À Barcelone, une application permet aux aînés de rompre avec la solitude

Avec déjà plus de 6000 morts et près de 80 000 personnes infectées, l’Espagne tente péniblement de surmonter la pandémie de coronavirus. Là comme ailleurs, les personnes âgées sont particulièrement vulnérables.

La dame est assise dans sa salle à manger. Il y a une tablette et un téléphone cellulaire sur la table.

Isabel Font Franquesa, 93 ans, rencontrée chez elle le 9 mars 2020, en des temps meilleurs.

Photo : Radio-Canada / Benoît Chapdelaine

« On n’est pas seuls, on sait que la mairie est de notre côté. S'il y a une alerte ou n’importe quoi, ils sont là, ça y est », se réjouit Josette Jegoudez Le Fur, une veuve de 74 ans du quartier Santz, abonnée à l’application Vincles depuis l’été dernier.

Barcelone a lancé Vincles (Nouvelle fenêtre) en 2017 avec l’aide financière de la fondation Bloomberg. Utilisée sur les téléphones intelligents et les tablettes, elle permet à ce jour de garder le contact avec 2400 personnes âgées vivant seules et se révèle précieuse en ces temps de pandémie.

Les personnes âgées peuvent y consulter le grand quotidien local, Vanguardia, en plus d’avoir accès à leur famille et leurs amis en quelques clics, le tout sous la supervision d’un animateur ou d’une animatrice bien visible à l’écran.

Vincles a ajouté récemment un service d’information sur le coronavirus pour répondre aux demandes des usagers. Il est disponible tous les jours de 8 h à 13 h.

Je ne l’ai pas utilisé parce que je me sens bien, mais je le regarde, indique Josette Jegoudez Le Fur. On peut s'écrire, se téléphoner, se voir par vidéoconférence, surtout les personnes seules, ça aide. Un infirmier et un docteur vous répondent.

La dame souriante est attablée dans une jolie cour.

Josette Jegoudez Le Fur, chez une amie à Barcelone en octobre 2019, en des temps meilleurs.

Photo : Radio-Canada / Courtoisie de Ilama Josette Jegoudez Le Fur

Comme les personnes âgées sont maintenant confinées à leur domicile, Vincles fonctionne plus que jamais, constate le responsable des services aux jeunes et aux personnes âgées de la Ville de Barcelone, Enrique Cano Gil. C’est encore plus utile pour combattre la solitude et l’isolement maintenant.

La capitale catalane abrite environ 90 000 personnes âgées vivant seules dans leur logement, soit une personne âgée sur quatre. La moyenne d’âge des abonnés à l’application Vincles est de 82 ans.

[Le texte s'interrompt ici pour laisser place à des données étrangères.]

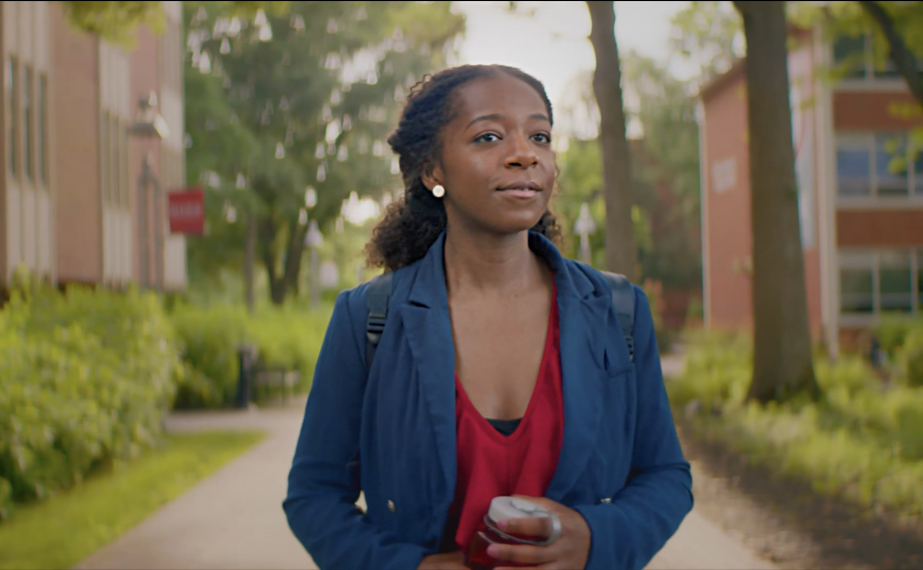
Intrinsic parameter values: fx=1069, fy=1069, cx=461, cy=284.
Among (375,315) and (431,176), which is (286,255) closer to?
(431,176)

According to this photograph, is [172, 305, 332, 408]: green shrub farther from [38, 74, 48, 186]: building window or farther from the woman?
the woman

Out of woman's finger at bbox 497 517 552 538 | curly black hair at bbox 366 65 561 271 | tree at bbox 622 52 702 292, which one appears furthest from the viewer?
tree at bbox 622 52 702 292

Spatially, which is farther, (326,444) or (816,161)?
(816,161)

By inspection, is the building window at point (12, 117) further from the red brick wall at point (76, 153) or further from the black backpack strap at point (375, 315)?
the black backpack strap at point (375, 315)

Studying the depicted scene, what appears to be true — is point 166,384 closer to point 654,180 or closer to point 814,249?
point 814,249

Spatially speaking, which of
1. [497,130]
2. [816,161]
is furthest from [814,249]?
[497,130]

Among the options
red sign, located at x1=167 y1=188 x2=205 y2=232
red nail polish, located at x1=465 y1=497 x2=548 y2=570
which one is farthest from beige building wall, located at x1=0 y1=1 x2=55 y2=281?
red nail polish, located at x1=465 y1=497 x2=548 y2=570

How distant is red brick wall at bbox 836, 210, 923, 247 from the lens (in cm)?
3017

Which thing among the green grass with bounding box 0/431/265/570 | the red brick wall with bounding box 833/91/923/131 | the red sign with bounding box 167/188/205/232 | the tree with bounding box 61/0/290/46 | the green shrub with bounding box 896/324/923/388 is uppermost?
the red brick wall with bounding box 833/91/923/131

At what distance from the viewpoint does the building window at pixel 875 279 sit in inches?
1189

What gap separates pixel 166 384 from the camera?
1088cm

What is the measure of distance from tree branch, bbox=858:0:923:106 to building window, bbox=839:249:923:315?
59.3 ft

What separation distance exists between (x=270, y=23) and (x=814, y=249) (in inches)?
839

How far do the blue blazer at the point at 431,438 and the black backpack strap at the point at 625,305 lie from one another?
0.06 feet
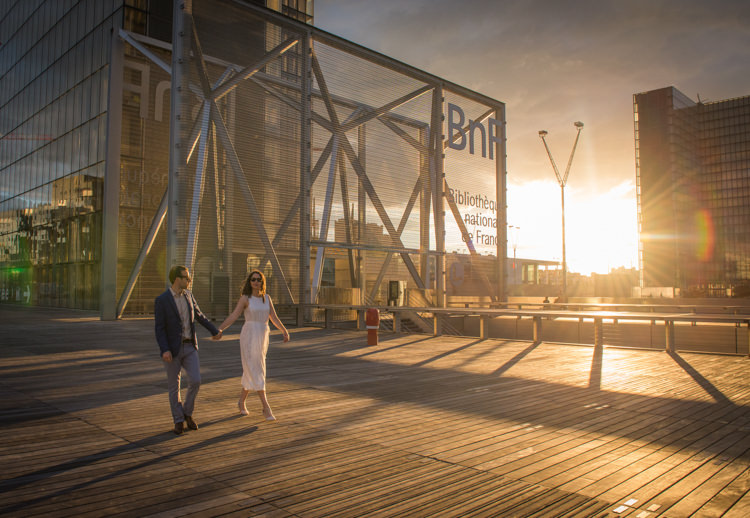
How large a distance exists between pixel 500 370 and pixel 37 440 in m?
7.58

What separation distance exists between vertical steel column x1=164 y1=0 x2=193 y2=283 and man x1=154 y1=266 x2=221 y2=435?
583 inches

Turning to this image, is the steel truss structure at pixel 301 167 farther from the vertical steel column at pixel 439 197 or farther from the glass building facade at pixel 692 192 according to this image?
the glass building facade at pixel 692 192

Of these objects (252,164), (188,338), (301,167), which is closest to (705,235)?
(301,167)

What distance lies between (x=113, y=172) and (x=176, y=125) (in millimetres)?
8254

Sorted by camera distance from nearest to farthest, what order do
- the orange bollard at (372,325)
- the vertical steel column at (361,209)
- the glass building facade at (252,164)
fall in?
the orange bollard at (372,325) < the glass building facade at (252,164) < the vertical steel column at (361,209)

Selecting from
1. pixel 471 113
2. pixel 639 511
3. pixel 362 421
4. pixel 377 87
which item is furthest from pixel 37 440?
pixel 471 113

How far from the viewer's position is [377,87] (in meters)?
27.2

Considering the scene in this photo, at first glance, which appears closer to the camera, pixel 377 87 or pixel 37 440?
pixel 37 440

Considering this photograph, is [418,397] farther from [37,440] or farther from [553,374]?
[37,440]

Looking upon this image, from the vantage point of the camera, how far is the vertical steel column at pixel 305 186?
22594 mm

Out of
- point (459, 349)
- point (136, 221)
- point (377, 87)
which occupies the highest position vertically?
point (377, 87)

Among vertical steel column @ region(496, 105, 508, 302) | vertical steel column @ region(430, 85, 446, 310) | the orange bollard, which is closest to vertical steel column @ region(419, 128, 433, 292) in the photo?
vertical steel column @ region(430, 85, 446, 310)

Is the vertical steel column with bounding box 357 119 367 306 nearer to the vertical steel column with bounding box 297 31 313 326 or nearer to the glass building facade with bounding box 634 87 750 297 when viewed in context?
the vertical steel column with bounding box 297 31 313 326

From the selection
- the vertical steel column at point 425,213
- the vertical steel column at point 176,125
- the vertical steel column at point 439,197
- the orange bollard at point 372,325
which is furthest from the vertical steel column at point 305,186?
the vertical steel column at point 439,197
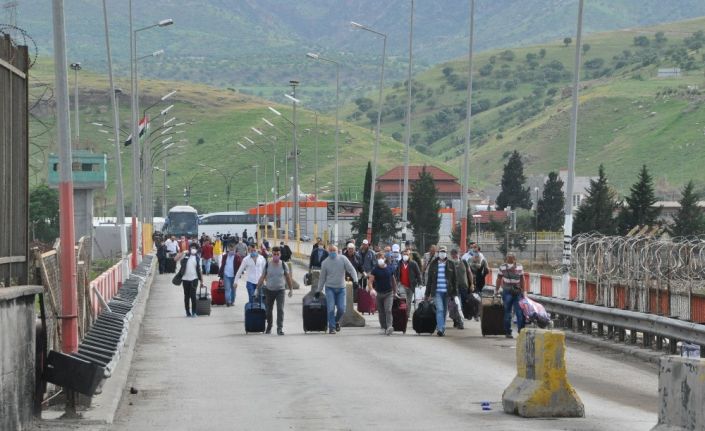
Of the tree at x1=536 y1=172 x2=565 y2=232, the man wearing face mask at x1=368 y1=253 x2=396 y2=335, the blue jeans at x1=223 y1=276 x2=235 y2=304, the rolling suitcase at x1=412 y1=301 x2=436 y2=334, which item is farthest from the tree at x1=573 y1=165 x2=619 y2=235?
the man wearing face mask at x1=368 y1=253 x2=396 y2=335

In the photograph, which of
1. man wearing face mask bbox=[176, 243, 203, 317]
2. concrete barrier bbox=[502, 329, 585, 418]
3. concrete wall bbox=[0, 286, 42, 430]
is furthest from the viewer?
man wearing face mask bbox=[176, 243, 203, 317]

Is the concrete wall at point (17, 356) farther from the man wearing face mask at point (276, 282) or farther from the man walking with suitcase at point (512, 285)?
the man walking with suitcase at point (512, 285)

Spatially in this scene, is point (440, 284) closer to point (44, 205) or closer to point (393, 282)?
point (393, 282)

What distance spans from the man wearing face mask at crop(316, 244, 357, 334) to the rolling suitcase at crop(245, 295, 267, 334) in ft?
3.79

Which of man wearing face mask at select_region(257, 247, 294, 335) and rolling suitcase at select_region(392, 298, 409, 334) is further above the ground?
man wearing face mask at select_region(257, 247, 294, 335)

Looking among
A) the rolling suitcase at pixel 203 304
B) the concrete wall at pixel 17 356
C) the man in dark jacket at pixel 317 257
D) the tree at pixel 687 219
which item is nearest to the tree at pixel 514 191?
the tree at pixel 687 219

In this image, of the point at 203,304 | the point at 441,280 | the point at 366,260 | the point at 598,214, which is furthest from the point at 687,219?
the point at 441,280

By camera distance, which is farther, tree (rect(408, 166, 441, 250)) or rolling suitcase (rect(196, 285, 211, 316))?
tree (rect(408, 166, 441, 250))

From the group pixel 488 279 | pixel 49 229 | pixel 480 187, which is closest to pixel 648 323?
pixel 488 279

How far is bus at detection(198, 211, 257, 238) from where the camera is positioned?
123688mm

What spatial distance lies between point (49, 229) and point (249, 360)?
93108 mm

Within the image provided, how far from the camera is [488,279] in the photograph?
41562 mm

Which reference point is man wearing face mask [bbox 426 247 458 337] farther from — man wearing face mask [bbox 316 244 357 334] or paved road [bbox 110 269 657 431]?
man wearing face mask [bbox 316 244 357 334]

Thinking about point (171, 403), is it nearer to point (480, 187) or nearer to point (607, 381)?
point (607, 381)
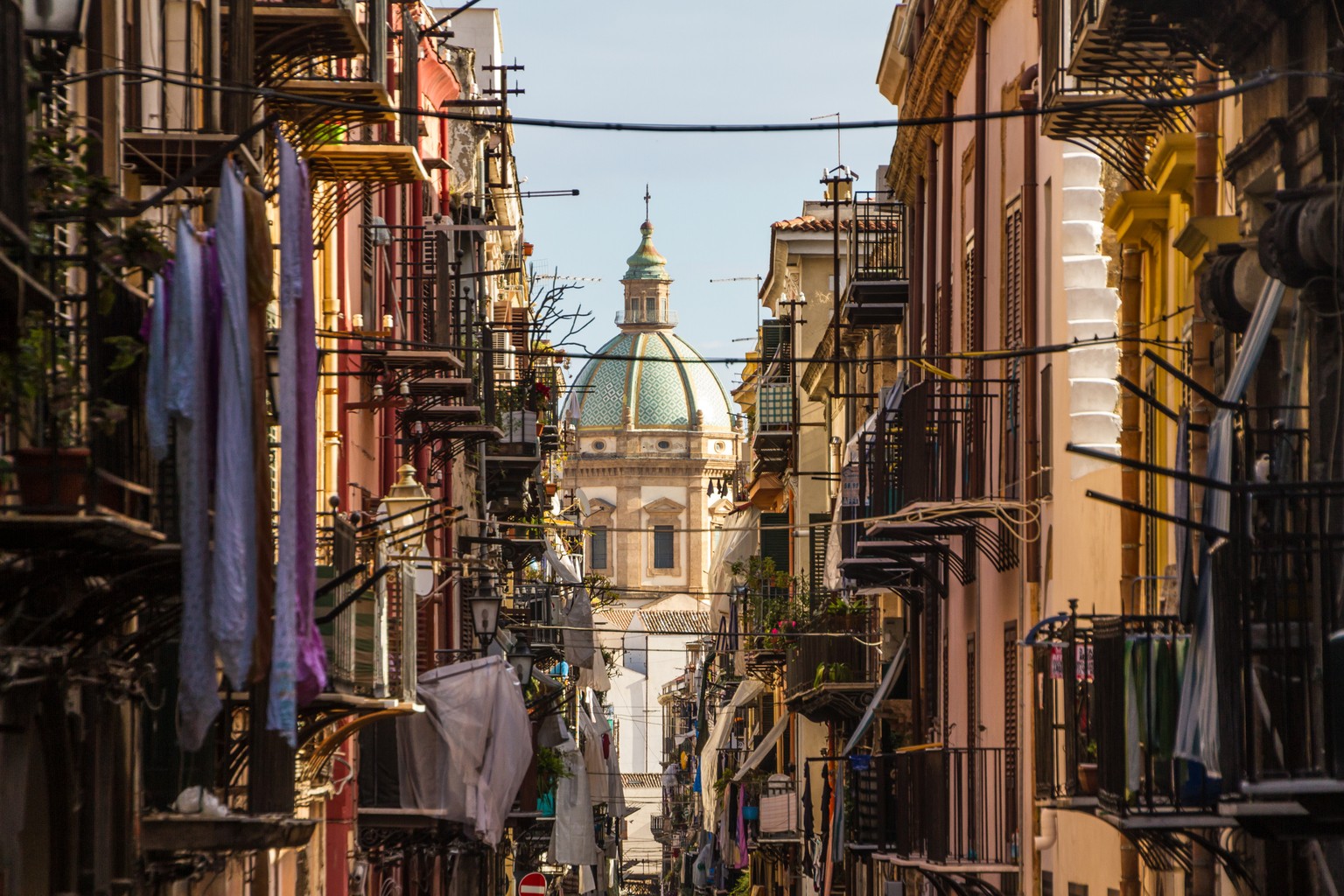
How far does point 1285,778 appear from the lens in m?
8.02

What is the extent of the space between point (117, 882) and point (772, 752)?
36.7 meters

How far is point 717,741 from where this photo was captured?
205 feet

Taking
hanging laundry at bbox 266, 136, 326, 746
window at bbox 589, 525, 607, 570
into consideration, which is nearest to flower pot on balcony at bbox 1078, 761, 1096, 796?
hanging laundry at bbox 266, 136, 326, 746

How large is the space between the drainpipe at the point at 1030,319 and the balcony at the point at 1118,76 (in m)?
3.02

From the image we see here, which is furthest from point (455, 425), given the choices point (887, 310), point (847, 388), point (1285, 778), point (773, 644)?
point (1285, 778)

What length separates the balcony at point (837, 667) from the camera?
29.8 meters

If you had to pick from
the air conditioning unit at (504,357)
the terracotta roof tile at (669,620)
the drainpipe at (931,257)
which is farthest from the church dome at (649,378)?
the drainpipe at (931,257)

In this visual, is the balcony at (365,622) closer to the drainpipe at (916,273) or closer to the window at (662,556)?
the drainpipe at (916,273)

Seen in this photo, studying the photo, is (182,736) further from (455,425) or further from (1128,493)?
(455,425)

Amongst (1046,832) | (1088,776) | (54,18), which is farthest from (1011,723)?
(54,18)

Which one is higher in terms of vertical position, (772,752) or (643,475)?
(643,475)

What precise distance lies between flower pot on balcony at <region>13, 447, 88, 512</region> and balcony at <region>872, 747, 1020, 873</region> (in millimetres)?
9900

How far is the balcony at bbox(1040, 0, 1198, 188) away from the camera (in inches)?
442

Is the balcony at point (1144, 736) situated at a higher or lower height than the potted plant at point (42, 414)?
lower
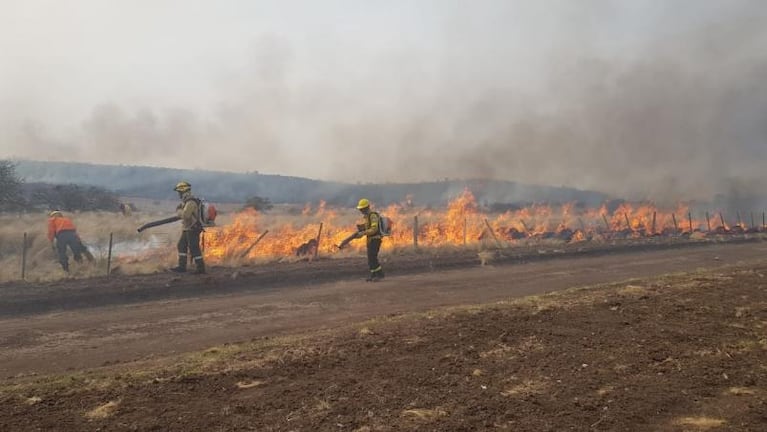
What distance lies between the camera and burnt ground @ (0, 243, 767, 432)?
4516 mm

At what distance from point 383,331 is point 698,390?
3.73 meters

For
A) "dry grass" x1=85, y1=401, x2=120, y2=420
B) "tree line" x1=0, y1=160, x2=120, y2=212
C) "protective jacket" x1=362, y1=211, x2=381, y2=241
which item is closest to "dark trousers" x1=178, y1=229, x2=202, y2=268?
"protective jacket" x1=362, y1=211, x2=381, y2=241

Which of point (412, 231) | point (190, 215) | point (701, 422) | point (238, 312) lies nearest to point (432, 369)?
point (701, 422)

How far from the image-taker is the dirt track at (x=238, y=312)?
24.3ft

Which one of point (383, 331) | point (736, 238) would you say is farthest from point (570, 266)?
point (736, 238)

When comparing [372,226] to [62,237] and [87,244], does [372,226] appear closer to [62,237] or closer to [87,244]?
[62,237]

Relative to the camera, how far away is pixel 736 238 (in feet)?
90.2

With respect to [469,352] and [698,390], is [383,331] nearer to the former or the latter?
[469,352]

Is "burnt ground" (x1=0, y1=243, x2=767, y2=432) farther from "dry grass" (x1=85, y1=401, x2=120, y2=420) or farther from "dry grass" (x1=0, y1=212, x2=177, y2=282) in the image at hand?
"dry grass" (x1=0, y1=212, x2=177, y2=282)

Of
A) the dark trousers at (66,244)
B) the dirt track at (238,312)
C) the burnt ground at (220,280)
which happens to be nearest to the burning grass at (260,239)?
the dark trousers at (66,244)

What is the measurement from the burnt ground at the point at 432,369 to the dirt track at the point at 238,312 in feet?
0.29

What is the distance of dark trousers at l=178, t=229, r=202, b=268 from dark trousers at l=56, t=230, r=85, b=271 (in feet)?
Result: 10.6

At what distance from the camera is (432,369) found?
5754mm

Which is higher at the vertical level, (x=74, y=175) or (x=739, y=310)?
(x=74, y=175)
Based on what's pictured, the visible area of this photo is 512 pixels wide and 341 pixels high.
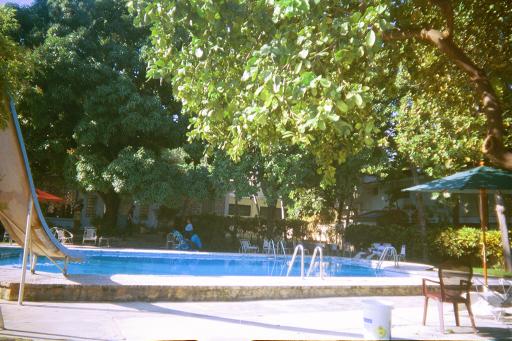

Pour combler les besoins d’amitié et de compagnie

Deux participantes se sont rencontrées avec Vincles, indique Enrique Cano Gil. Elles habitaient sur la même rue depuis 40 ans, mais ne se connaissaient pas. Elles sont maintenant amies.

Je n’ai pas besoin d’aide financière, mais d’amitié ou de compagnie, oui, confie Isabel Font Franquesa, 93 ans, rencontrée quelques jours avant l’instauration de l’état d’urgence en Espagne dans son appartement du quartier Eixample, décoré en hommage à Gaudi et Miro.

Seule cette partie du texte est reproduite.